The process of this showcase taught me to be confident in the choices I make, and to stand up for what I believe in.  This has carried with me throughout my personal and professional life.  This process also taught me about collaboration and that your superiors are not always right.  As I was leaving the auditorium to go backstage, I was listening to the audience discuss the various dances.  This one group of students were discussing ‘For Blue Skies.’  Being the nosy person I am, I began to listen to their conversation.  The students were agreeing that ‘For Blue Skies’ was the only piece that they truly understood and they really connected to the music.  Like any nineteen-year-old, my head got a little big, and I thought to myself, “Take that professors!  I was right and you were wrong” and then I may have gone into a back hallway on my way backstage and did a celebratory running man.  Now that it is nine years later it wasn’t that I was right or that the professors were wrong about the choice of music or that the professors did or didn’t believe in the piece, but that art (performing or visual) is subjective.

So why do I think a college performing arts degree is worth anything?

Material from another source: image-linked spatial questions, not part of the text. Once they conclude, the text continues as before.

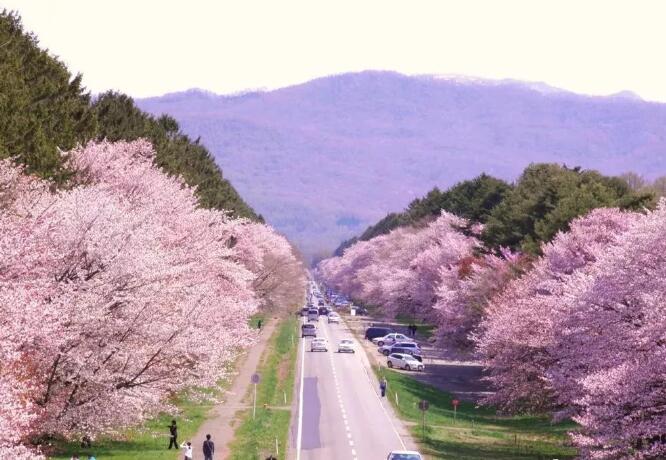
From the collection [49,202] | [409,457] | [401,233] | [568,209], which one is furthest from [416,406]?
[401,233]

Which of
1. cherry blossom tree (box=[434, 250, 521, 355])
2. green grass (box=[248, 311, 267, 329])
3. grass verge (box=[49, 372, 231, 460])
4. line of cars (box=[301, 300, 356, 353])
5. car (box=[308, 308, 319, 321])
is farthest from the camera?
car (box=[308, 308, 319, 321])

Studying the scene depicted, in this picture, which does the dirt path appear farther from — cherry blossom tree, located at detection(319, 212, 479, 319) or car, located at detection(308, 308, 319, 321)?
car, located at detection(308, 308, 319, 321)

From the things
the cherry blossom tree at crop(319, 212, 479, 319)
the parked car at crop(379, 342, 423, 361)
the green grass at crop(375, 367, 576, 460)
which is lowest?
the green grass at crop(375, 367, 576, 460)

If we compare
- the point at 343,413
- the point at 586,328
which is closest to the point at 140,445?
the point at 343,413

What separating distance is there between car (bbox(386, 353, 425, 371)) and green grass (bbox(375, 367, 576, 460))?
13.5 metres

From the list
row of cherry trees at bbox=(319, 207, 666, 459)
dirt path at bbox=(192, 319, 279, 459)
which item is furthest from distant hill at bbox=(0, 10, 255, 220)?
row of cherry trees at bbox=(319, 207, 666, 459)

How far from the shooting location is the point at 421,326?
150750 mm

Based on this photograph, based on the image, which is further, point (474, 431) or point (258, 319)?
point (258, 319)

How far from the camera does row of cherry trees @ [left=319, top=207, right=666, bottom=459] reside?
35.7 metres

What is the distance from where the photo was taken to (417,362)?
9444 cm

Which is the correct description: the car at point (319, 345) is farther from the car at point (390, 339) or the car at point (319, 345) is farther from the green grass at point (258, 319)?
the green grass at point (258, 319)

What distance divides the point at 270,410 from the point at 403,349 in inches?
1389

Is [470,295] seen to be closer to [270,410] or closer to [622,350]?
[270,410]

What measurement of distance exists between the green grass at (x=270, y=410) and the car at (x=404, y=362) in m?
7.88
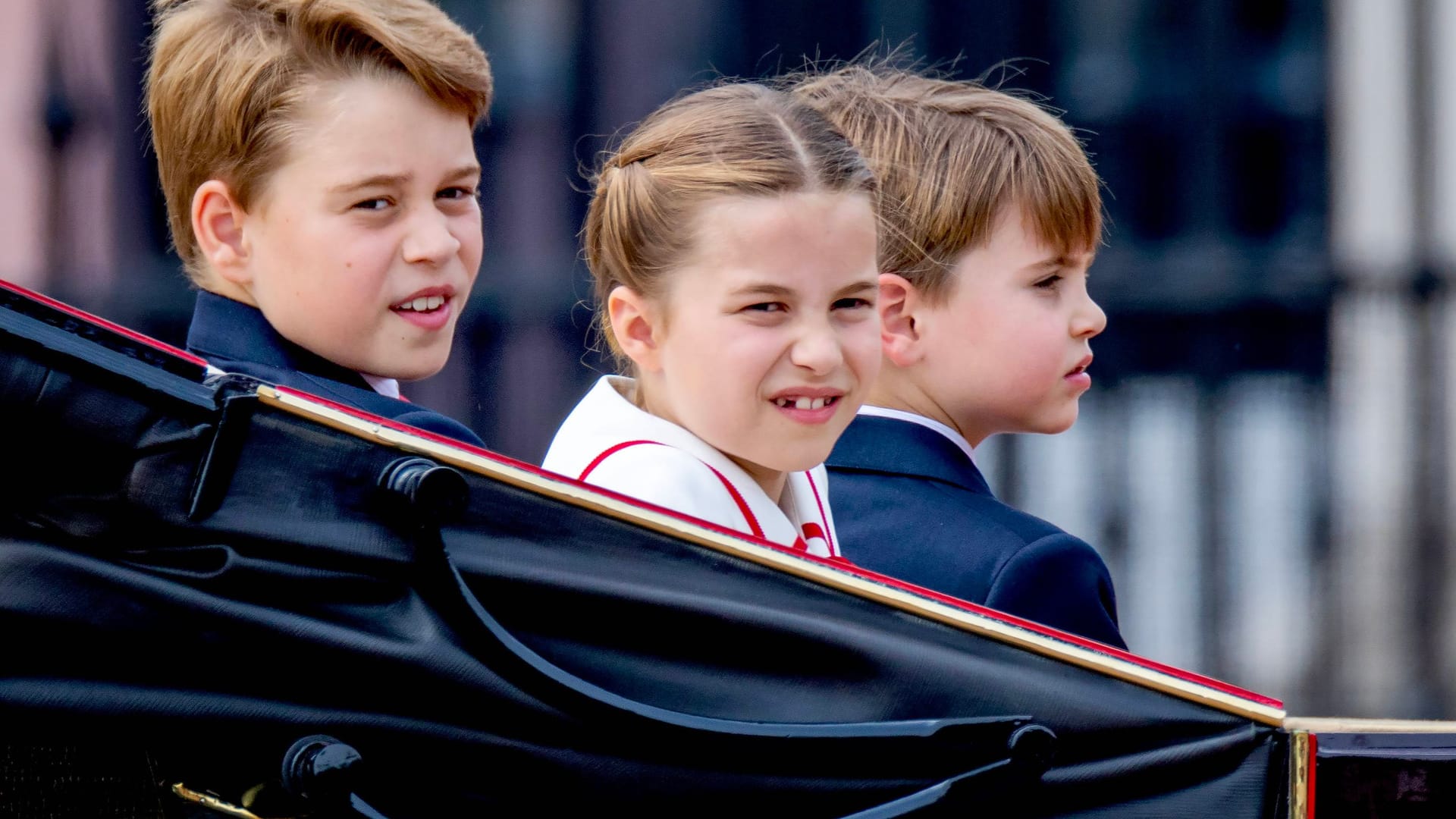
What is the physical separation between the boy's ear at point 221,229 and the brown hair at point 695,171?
324 millimetres

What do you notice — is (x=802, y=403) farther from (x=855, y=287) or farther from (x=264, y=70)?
(x=264, y=70)

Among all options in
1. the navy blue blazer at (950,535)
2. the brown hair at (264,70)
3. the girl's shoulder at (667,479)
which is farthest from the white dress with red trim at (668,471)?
the brown hair at (264,70)

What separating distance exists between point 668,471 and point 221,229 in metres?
0.49

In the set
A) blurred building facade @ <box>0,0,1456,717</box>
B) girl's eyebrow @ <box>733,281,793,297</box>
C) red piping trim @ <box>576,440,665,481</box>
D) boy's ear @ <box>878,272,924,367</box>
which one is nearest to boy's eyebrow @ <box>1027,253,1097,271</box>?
boy's ear @ <box>878,272,924,367</box>

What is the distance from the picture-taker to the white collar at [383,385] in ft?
5.40

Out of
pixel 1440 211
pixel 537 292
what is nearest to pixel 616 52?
pixel 537 292

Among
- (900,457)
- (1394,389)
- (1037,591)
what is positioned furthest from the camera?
(1394,389)

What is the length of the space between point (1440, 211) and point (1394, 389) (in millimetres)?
496

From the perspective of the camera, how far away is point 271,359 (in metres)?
1.57

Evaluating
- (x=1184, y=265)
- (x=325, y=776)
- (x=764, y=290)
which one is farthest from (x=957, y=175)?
(x=1184, y=265)

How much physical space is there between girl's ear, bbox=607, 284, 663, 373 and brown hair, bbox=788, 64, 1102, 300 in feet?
0.99

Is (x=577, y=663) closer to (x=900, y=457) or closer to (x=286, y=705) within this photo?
(x=286, y=705)

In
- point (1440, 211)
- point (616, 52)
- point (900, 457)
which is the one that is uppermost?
point (616, 52)

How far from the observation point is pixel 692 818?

  1. It teaches you about creativity.  Always forcing you to thinking outside the box and in multiple directions when you are making decisions.
  2. It teaches you about collaborations and team work with your peers as well as your superiors, and understanding that not every choice needs to be in agreement; sometimes compromises are a good thing.
  3. Confidence – In today’s society, I think that parents can be over-protective.  Not allowing your child to fail can become a detrimental mistake as they become adults.  Sometimes people need to fall to build up confidence, and the art world tears you down and rebuilds you one brick at a time.
  4. The three Ds (Discipline, Dedication, and Determination) – The performing arts doesn’t allow you to do anything half assed.  You need to have drive behind every step you take whether it is choreographing, performing, or taking class.  You need to be constantly giving 110% everyday.
  5. Always go with your gut – Not all feedback is good feedback, and sometimes you just have to take a leap of faith.

Have I convinced you yet that a college performing arts degree is worth anything?  If I have not yet let me leave you with this one other thought.  After I graduated from College at Brockport (Class of 2008), I had get a job at the worse time it could possibly be as a college graduate.  The market was taking a nose dive and people were losing their jobs left and right.  I took an internship in NYC for a short period of time and when I decided I wanted to move to Rochester, New York I applied to every job I could that related to dance.  I was hired at three dance studios as an instructors where I taught ballet and modern, as well as hired as the School Assistant to the Garth Fagan Dance School Director (Natalie Rogers-Cropper) at Garth Fagan Dance.  I may have been working four jobs, but it was in my field of study and led to many doors opening in the dance and performing art world; including becoming Assistant Company Manager of an internationally-known dance company by the time I was twenty-three years old.  Will your parents get weird looks and comments from people when they say that their kid is “dance major”? Absolutely, but you will gain so much more than just a piece of paper when you leave.